Given entries
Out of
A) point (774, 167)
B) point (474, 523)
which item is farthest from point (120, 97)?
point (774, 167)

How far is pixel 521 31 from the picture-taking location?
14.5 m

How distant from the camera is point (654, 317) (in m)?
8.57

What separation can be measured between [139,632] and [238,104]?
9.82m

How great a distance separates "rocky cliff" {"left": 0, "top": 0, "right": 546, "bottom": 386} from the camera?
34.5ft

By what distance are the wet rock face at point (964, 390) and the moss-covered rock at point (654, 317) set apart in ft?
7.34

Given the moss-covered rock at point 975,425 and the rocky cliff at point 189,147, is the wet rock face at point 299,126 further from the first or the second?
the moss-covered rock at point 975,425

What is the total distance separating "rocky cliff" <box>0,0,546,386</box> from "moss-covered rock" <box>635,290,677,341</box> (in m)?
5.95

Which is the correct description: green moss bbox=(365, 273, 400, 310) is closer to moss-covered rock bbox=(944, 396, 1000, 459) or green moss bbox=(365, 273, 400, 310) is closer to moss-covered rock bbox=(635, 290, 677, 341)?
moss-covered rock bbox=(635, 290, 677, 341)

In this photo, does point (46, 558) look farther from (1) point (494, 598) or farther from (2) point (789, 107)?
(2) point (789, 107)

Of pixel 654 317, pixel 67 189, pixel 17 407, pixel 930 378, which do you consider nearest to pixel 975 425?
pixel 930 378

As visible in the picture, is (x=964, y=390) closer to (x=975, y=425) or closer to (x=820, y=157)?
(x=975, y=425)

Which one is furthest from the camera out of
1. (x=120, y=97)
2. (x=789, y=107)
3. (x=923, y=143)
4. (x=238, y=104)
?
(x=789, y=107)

Problem to solve
Rewrite all of the records above, substituting "stone cliff" for every occurrence of "rocky cliff" and leaving all other text unchanged.

Answer in full
Out of
A) point (774, 167)
B) point (474, 523)
which item is farthest from point (120, 97)?
point (774, 167)

How far is pixel 521 31 from the picture-taking location?
14.5 m

How distant from the camera is point (654, 317) (in m)?
8.57

What separation can be measured between [139,632] and [238,104]?
9.82m

How great a distance separates "stone cliff" {"left": 0, "top": 0, "right": 546, "bottom": 386} from the camera?
34.5ft

By what distance are the wet rock face at point (964, 390) and the moss-covered rock at point (654, 317) set apart in ft?
7.34

Given the moss-covered rock at point 975,425 and the stone cliff at point 189,147, is the wet rock face at point 299,126 further from the first or the second?
the moss-covered rock at point 975,425

What is the total distance separating "stone cliff" <box>0,0,546,386</box> from "moss-covered rock" <box>635,290,677,341</box> (in m)?
5.95

Which is the correct description: green moss bbox=(365, 273, 400, 310) is closer to moss-covered rock bbox=(944, 396, 1000, 459) or green moss bbox=(365, 273, 400, 310) is closer to moss-covered rock bbox=(635, 290, 677, 341)?
moss-covered rock bbox=(635, 290, 677, 341)

In this photo, does point (46, 558) look farther from (1) point (494, 598) or farther from (2) point (789, 107)?
(2) point (789, 107)

Of pixel 654 317, pixel 67 189, pixel 17 407, pixel 930 378, which do you consider nearest to pixel 975 425?
pixel 930 378

As visible in the picture, is (x=964, y=390) closer to (x=975, y=425) or closer to (x=820, y=157)?
(x=975, y=425)

Which one is furthest from the camera out of
1. (x=120, y=97)
2. (x=789, y=107)
3. (x=923, y=143)
4. (x=238, y=104)
?
(x=789, y=107)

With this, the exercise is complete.